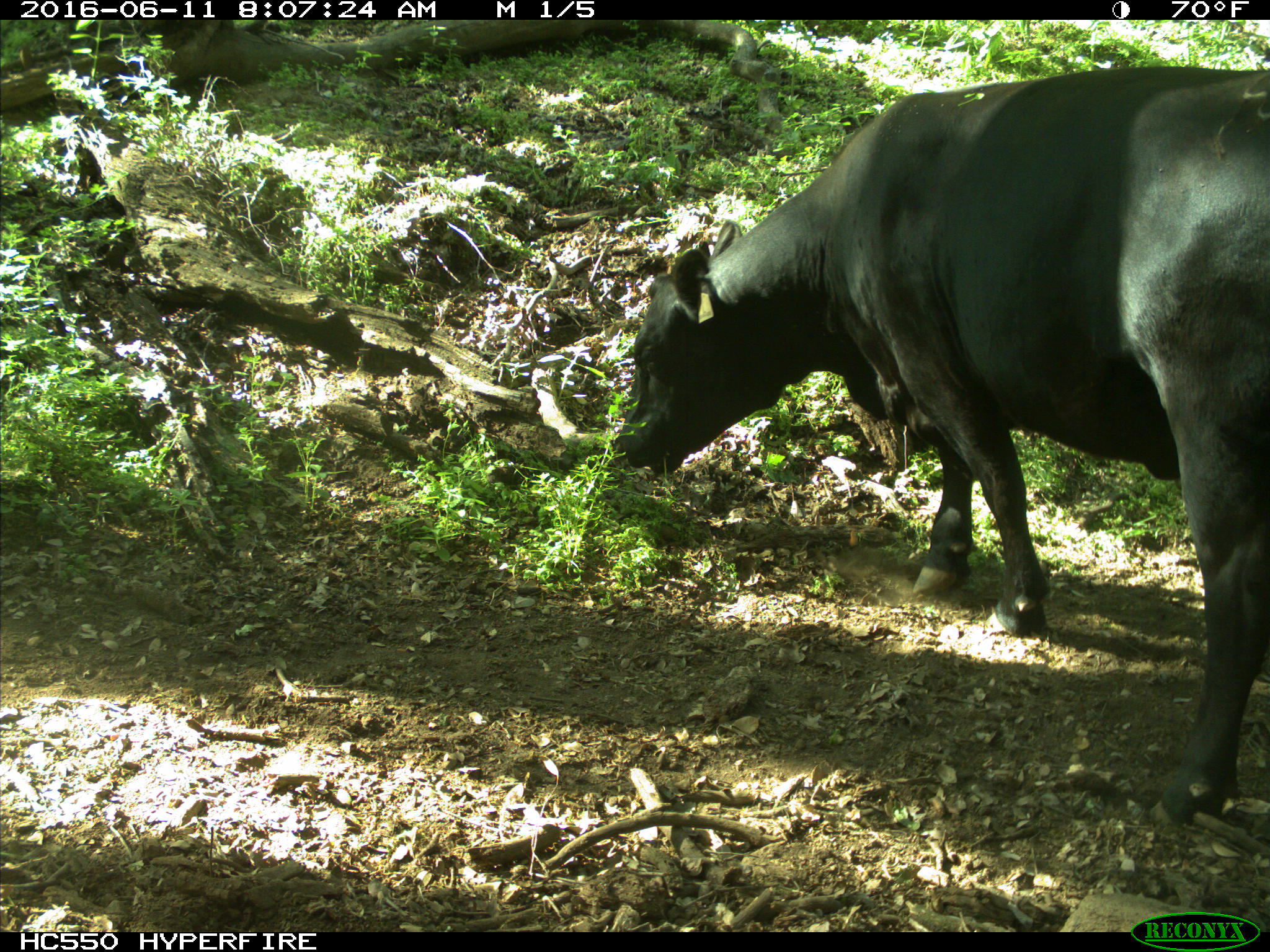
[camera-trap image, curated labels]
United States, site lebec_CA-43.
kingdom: Animalia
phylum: Chordata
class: Mammalia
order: Artiodactyla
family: Bovidae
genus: Bos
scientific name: Bos taurus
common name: domestic cow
*****
* _Task item_:
Extract all the data above exactly, excluding every picture.

* _Task solution_:
[camera-trap image, curated labels]
United States, site lebec_CA-43.
kingdom: Animalia
phylum: Chordata
class: Mammalia
order: Artiodactyla
family: Bovidae
genus: Bos
scientific name: Bos taurus
common name: domestic cow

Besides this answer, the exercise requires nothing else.